— START Data rows —

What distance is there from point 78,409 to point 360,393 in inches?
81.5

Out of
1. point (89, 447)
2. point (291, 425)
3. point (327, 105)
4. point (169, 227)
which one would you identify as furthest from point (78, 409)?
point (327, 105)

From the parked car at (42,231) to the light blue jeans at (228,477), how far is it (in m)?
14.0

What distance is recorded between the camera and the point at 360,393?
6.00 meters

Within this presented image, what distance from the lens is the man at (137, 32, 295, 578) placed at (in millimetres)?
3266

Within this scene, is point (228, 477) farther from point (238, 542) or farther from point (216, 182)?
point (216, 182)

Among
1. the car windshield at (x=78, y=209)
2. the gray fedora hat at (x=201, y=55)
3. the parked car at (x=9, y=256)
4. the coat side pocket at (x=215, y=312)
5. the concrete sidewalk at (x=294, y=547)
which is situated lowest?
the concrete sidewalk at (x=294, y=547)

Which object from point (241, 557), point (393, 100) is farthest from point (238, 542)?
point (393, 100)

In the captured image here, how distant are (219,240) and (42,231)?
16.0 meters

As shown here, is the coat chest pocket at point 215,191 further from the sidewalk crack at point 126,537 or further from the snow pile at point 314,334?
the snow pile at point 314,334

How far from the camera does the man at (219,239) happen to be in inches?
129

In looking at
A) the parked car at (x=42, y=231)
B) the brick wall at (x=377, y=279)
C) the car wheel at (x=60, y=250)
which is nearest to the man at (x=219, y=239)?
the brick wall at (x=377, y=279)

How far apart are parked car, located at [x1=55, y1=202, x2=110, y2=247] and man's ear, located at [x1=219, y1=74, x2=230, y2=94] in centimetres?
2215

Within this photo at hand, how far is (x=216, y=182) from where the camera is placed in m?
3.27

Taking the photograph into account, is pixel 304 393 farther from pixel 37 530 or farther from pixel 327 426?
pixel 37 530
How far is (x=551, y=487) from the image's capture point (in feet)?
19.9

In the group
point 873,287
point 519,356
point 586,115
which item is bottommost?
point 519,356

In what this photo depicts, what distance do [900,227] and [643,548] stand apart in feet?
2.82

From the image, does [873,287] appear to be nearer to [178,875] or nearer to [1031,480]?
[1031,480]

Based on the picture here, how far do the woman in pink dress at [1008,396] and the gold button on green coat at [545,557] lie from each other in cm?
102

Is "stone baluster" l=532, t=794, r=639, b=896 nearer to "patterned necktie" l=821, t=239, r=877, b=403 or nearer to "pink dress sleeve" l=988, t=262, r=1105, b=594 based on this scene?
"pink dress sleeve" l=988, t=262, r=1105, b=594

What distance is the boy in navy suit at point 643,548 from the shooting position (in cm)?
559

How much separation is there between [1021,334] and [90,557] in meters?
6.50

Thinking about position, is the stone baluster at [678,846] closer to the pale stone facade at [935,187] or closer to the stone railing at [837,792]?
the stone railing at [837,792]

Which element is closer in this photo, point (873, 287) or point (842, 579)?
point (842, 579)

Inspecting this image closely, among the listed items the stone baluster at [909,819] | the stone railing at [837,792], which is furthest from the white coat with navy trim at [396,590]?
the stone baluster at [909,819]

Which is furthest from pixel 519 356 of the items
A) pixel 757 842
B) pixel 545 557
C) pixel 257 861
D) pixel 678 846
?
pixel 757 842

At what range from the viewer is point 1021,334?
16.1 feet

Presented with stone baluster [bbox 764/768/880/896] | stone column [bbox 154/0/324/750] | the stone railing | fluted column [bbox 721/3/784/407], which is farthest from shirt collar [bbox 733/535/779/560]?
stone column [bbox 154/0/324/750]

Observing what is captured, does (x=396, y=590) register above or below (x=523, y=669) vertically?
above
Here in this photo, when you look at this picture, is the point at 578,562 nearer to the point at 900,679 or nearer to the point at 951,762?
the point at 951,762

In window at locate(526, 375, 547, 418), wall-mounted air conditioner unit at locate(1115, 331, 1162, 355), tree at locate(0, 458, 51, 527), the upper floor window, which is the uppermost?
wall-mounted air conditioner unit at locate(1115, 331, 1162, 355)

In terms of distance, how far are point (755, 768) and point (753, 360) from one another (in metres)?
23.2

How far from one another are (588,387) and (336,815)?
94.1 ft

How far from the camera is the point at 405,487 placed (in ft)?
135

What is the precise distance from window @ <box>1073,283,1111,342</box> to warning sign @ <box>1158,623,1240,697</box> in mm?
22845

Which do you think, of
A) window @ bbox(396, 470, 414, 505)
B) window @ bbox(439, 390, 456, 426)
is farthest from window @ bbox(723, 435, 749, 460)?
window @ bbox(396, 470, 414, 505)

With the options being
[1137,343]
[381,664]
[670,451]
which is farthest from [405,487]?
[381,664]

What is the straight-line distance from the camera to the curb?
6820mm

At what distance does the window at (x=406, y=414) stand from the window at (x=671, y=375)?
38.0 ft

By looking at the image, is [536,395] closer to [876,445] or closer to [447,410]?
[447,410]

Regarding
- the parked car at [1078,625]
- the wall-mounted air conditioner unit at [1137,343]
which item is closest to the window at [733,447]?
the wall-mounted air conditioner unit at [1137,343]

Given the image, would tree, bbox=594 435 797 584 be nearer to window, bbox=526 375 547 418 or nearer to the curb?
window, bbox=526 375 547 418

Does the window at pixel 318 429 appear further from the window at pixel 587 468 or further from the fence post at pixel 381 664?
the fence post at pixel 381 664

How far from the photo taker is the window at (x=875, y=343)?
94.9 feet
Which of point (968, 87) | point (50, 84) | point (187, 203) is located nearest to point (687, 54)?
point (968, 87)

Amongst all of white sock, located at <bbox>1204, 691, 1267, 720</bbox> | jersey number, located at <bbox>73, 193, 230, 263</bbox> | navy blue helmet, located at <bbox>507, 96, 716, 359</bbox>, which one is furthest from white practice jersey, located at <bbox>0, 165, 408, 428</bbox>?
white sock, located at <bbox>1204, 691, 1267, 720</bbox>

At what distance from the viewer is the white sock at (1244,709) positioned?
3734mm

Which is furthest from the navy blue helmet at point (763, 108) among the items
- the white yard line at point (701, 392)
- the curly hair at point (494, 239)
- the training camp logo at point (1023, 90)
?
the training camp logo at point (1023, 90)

— END Data rows —

Goal | Show every line of the listing above that contains the string "railing".

Answer to the problem |
Thinking about position, is the stone baluster at [678,846] closer to the pale stone facade at [935,187] or closer to the stone railing at [837,792]?
the stone railing at [837,792]
Inspecting this image closely, among the listed items the stone baluster at [909,819] | the stone railing at [837,792], which is furthest from the white coat with navy trim at [396,590]?
Presented with stone baluster [bbox 764/768/880/896] | stone column [bbox 154/0/324/750] | the stone railing | fluted column [bbox 721/3/784/407], which is farthest from shirt collar [bbox 733/535/779/560]?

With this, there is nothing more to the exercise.